→ **Given instruction a**
Count the lines in the rows below that contain the string "instances", treating uppercase and lowercase as different, and reply with that number alone.

1. 4 Stroke Husqvarna Motorcycles Made In Italy - About 1989 to 2014
    TE = 4st Enduro & TC = 4st Cross

53 tooth sprocket?

Discussion in '4 Stroke' started by Rizzkid, Jun 5, 2015.

  1. Rizzkid Husqvarna
    AA Class

    Husqvarna Motorcycle:
    2012 Te310
    Other Motorcycles:
    KX250
    Current bike 12012 xlite TE310 13/50 set up. I need more low end to climb steep rocky hills. The 13/50 didn't cut it. Anyone have a 53 tooth rear? does it fit with same chain lenth as 50 tooth? Does it wear out the back chain guide?

    Going to a 12T front sprocket will wear down the slider as I have read, so this is not an option.

    Any comments or experience with this is appreciated.
  2. rancher1 Husqvarna
    Pro Class

    Location:
    WA
    It may or may not fit with the chain depending on where the adjustment is. I think sprocket specialists are about the only ones that make a 52. It could wear the back chain guide a little more.
  3. glangston Husqvarna
    Pro Class

    Location:
    Gardnerville, NV and Mammoth Lakes, CA
    Husqvarna Motorcycle:
    2012 Husqvarna TE 310
    Other Motorcycles:
    2012 BETA 350 RS
    Get a Rekluse...?
  4. Shovelhead85 Husqvarna
    AA Class

    Location:
    Northern NorCal (California, USA)
    Husqvarna Motorcycle:
    2014 TE 310R
    Other Motorcycles:
    XR400R, '75 DT400B, FLH Shovel, CT90
    I've been running a 12t (12z-51z) for about 5 months with absolutely no problems or chain slider wear (haven't looked at the chain guide). First gear is almost perfect (I'd like it just a tiny bit lower- but I'll live with it) and sixth gear is comfortable at around 39mph. No shit... and that sux. Top speed is probably around 70+mph but the motor feels kinda high-strung at this speed, like the rod is gonna come shooting through the skid plate at any minute. I blast it like this for like 5 seconds total before letting off- seriously.

→ **Given instruction b**
Carry on the forum thread above about fitting a 53-tooth rear sprocket, starting right after its final sentence.

→ **Saved data entries**

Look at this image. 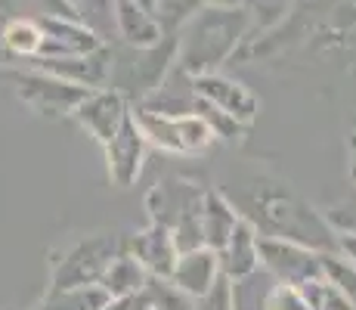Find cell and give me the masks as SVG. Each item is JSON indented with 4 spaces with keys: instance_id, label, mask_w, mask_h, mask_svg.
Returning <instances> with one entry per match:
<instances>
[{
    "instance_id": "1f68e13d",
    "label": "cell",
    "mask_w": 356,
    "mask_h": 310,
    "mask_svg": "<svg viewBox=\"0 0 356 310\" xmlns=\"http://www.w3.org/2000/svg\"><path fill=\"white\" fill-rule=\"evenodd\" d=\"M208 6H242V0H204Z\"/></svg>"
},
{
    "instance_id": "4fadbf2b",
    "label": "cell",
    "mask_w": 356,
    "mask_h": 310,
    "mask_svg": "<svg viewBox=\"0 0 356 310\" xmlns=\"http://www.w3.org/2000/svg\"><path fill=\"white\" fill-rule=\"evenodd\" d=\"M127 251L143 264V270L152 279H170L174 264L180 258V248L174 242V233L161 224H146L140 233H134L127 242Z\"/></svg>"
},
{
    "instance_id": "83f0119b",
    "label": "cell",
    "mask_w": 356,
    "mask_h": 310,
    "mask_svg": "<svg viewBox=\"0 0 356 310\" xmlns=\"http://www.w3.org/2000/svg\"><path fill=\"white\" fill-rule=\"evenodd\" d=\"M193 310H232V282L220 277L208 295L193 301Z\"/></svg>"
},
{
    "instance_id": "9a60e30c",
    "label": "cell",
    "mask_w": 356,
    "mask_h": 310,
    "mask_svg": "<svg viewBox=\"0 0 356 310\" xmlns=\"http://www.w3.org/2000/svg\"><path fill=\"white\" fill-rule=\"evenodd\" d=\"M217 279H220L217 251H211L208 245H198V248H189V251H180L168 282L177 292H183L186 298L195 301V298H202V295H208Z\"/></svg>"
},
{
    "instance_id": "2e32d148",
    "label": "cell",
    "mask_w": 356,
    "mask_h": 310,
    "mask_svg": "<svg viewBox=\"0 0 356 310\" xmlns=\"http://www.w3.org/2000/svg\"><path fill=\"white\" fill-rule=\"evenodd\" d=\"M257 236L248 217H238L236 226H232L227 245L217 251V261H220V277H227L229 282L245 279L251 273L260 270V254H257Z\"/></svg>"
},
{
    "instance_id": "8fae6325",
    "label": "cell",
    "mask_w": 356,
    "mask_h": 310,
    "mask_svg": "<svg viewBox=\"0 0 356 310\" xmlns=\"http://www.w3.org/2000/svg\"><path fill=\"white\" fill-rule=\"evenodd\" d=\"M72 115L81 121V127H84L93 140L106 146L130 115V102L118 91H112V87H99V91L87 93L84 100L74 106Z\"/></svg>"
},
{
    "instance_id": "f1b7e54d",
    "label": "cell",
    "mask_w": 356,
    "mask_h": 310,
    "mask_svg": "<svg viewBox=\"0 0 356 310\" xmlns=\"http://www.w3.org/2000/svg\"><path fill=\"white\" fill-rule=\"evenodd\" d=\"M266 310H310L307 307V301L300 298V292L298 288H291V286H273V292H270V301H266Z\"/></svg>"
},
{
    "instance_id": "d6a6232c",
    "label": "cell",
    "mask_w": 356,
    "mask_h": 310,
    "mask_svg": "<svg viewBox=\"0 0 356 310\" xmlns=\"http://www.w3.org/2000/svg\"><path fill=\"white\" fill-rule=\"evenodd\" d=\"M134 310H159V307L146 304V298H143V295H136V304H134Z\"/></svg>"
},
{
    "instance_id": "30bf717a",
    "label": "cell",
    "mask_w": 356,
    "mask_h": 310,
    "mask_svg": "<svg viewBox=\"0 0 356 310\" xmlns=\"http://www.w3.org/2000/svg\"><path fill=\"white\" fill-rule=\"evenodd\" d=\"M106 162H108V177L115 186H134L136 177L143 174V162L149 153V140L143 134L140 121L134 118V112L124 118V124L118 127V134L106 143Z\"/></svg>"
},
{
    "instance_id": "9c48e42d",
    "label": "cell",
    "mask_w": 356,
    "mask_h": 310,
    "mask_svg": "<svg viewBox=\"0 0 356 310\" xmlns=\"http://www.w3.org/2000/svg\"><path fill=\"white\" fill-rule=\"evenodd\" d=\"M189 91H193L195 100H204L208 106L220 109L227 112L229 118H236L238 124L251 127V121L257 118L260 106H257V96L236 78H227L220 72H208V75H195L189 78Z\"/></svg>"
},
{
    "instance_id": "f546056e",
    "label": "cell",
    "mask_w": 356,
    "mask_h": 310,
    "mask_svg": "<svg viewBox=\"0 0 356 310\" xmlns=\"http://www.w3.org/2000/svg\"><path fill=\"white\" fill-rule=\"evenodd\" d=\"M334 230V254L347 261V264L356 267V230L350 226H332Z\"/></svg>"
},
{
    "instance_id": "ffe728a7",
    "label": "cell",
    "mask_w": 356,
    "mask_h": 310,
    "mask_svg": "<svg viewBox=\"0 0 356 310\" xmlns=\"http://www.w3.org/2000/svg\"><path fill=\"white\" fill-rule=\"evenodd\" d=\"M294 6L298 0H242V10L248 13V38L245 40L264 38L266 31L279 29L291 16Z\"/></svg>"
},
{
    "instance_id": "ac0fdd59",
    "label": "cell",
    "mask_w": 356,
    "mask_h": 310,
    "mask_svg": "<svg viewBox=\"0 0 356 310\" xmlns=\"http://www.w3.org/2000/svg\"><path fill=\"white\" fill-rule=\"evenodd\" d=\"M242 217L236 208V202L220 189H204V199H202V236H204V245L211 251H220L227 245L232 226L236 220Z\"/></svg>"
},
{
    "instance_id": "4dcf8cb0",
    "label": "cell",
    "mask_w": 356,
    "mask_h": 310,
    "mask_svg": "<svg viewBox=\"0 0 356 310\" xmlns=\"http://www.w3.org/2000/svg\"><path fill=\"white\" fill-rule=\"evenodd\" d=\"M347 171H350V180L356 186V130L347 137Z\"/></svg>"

→ **Written response a**
2

→ **Written response b**
    There's a pic of a slider on some thread around here where the guy ran a 12 tooth sprocket; he didn't see any abnormal wear. later- Found It!

    I've heard the 12tooth rumor for years (decades?) but have never seen the problem. I don't doubt that on some bike with the counter shaft sprocket a good distance from the swingarm pivot there would be a problem... I just haven't seen it.

    So it is an option: Go for it!
  5. hillbilly Husqvarna
    AA Class

    Location:
    OZARKS
    Husqvarna Motorcycle:
    11te250 14cr150
    Other Motorcycles:
    17 ktm500
    I also run the 12-51 combo.. No sign of slider wear,I read the same thing some where so I ordered a replacement from Halls for like $15:00 it's still in my parts cabinet with well over a 100 hrs on the stock slider with the 12 tooth on the front...
    Shovelhead85 likes this.
  6. Rizzkid Husqvarna
    AA Class

    Husqvarna Motorcycle:
    2012 Te310
    Other Motorcycles:
    KX250
    thanks for the info guys the recluse is definitely out ($ and time)I will consider the 12 tooth or maybe a 52. Is the nut easy to take off the front countershaft? Mine doesn't have a c clip like the older te310s. Do you put it in gear and spin it off with an airgun?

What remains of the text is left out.